Problem details => Look over the entries that follow and work out how many lines contain "adslider". State the number only.

Saved data entries:
====

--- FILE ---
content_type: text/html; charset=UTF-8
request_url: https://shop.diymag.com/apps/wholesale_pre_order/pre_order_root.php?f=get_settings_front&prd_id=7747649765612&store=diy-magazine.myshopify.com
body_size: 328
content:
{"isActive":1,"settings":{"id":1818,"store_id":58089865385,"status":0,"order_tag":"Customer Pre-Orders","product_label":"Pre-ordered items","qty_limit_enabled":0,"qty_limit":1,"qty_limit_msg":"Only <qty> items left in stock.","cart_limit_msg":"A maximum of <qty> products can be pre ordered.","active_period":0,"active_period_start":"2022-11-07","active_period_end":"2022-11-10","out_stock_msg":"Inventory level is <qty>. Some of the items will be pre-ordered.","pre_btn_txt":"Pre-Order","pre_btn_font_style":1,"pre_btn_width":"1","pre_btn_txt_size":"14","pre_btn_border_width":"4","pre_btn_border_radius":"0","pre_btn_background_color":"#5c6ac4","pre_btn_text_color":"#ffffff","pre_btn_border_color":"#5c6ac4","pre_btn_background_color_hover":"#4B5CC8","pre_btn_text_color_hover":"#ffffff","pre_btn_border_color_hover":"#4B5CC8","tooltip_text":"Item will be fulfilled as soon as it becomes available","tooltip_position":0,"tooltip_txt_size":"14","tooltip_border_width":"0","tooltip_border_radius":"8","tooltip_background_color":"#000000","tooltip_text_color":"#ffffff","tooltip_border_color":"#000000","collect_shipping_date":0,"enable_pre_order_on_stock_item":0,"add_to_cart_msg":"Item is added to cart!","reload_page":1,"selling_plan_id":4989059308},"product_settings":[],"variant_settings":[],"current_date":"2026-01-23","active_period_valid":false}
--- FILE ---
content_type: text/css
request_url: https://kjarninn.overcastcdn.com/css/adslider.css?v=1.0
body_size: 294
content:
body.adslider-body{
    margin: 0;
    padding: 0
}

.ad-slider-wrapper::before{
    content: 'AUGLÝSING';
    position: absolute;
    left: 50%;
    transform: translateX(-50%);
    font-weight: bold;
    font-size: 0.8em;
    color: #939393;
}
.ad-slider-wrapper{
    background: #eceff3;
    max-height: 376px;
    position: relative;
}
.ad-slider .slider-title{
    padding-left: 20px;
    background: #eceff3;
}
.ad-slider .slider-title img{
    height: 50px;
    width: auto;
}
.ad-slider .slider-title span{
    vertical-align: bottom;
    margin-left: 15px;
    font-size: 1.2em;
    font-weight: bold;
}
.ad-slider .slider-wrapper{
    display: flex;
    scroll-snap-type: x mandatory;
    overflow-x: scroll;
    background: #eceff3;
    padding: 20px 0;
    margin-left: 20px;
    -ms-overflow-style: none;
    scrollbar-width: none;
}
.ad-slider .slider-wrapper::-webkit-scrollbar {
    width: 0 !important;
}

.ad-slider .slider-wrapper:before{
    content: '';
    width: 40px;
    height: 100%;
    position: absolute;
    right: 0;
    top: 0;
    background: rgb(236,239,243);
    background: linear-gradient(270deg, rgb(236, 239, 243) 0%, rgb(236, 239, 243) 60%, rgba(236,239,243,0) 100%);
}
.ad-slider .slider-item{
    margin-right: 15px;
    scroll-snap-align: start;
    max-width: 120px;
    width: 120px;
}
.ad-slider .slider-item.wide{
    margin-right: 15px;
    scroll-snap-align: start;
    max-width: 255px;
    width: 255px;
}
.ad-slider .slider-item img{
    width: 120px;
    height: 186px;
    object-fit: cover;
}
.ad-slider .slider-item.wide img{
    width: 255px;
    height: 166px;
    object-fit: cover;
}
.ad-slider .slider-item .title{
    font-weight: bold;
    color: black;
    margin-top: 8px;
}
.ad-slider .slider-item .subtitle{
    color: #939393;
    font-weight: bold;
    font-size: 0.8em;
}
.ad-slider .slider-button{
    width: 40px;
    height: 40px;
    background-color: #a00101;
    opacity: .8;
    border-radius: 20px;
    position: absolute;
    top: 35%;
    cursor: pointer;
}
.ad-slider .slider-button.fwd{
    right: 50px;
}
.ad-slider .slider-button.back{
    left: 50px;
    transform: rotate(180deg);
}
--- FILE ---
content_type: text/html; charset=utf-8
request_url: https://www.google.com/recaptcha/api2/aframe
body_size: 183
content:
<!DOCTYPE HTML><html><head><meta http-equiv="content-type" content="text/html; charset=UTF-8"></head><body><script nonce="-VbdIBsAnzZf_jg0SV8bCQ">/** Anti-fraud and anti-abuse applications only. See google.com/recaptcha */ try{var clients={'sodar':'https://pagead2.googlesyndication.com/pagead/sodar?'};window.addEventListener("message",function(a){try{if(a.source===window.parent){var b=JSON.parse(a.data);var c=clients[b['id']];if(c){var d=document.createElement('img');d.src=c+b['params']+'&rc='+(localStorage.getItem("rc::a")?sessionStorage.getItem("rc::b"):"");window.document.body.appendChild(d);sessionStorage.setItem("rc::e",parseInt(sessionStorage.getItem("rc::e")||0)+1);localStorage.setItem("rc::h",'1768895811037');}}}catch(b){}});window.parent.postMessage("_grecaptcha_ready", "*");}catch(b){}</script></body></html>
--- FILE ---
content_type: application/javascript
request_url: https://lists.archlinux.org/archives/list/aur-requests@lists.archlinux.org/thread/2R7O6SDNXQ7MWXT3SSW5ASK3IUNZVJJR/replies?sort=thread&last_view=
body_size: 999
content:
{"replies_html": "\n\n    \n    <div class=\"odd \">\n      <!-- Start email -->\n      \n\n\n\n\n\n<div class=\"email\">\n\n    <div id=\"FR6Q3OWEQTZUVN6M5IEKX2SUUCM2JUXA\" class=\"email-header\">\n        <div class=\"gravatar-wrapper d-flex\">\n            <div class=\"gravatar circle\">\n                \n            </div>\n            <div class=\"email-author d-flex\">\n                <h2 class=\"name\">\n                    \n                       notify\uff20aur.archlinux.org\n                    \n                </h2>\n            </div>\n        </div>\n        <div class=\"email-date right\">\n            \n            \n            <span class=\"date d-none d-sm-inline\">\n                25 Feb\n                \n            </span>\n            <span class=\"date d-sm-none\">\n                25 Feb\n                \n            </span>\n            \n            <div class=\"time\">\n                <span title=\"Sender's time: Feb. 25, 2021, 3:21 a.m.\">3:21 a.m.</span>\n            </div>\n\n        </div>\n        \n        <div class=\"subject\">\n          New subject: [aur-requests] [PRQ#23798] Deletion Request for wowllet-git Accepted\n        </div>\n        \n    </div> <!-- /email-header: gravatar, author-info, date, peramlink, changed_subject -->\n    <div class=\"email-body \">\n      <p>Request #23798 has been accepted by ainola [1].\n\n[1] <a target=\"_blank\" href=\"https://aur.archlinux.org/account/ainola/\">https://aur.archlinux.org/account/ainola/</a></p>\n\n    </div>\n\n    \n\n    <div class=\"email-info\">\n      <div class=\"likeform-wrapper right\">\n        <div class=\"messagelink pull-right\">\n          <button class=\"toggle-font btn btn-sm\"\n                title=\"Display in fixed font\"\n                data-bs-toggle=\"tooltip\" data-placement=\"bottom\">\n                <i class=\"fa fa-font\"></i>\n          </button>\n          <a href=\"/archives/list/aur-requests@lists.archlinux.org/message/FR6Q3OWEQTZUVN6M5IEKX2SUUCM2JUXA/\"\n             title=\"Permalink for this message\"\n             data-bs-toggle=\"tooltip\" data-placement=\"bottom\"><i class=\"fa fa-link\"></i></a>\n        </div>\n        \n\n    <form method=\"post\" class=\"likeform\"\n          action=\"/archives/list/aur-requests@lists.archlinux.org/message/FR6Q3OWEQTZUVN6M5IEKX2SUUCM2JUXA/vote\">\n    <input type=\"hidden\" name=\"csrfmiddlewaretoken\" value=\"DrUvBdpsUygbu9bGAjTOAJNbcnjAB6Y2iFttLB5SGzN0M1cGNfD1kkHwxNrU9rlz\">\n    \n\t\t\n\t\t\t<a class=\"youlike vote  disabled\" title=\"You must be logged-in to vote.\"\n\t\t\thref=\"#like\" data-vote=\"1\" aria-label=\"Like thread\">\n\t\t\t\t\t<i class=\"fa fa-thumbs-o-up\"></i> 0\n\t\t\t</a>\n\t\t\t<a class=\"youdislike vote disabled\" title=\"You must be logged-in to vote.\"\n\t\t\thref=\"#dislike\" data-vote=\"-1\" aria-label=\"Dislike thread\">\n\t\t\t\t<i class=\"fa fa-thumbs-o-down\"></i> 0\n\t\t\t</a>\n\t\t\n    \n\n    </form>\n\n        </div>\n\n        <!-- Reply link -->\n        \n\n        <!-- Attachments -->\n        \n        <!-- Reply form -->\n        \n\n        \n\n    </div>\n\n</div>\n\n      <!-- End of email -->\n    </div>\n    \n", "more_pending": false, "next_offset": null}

====

Task result => 2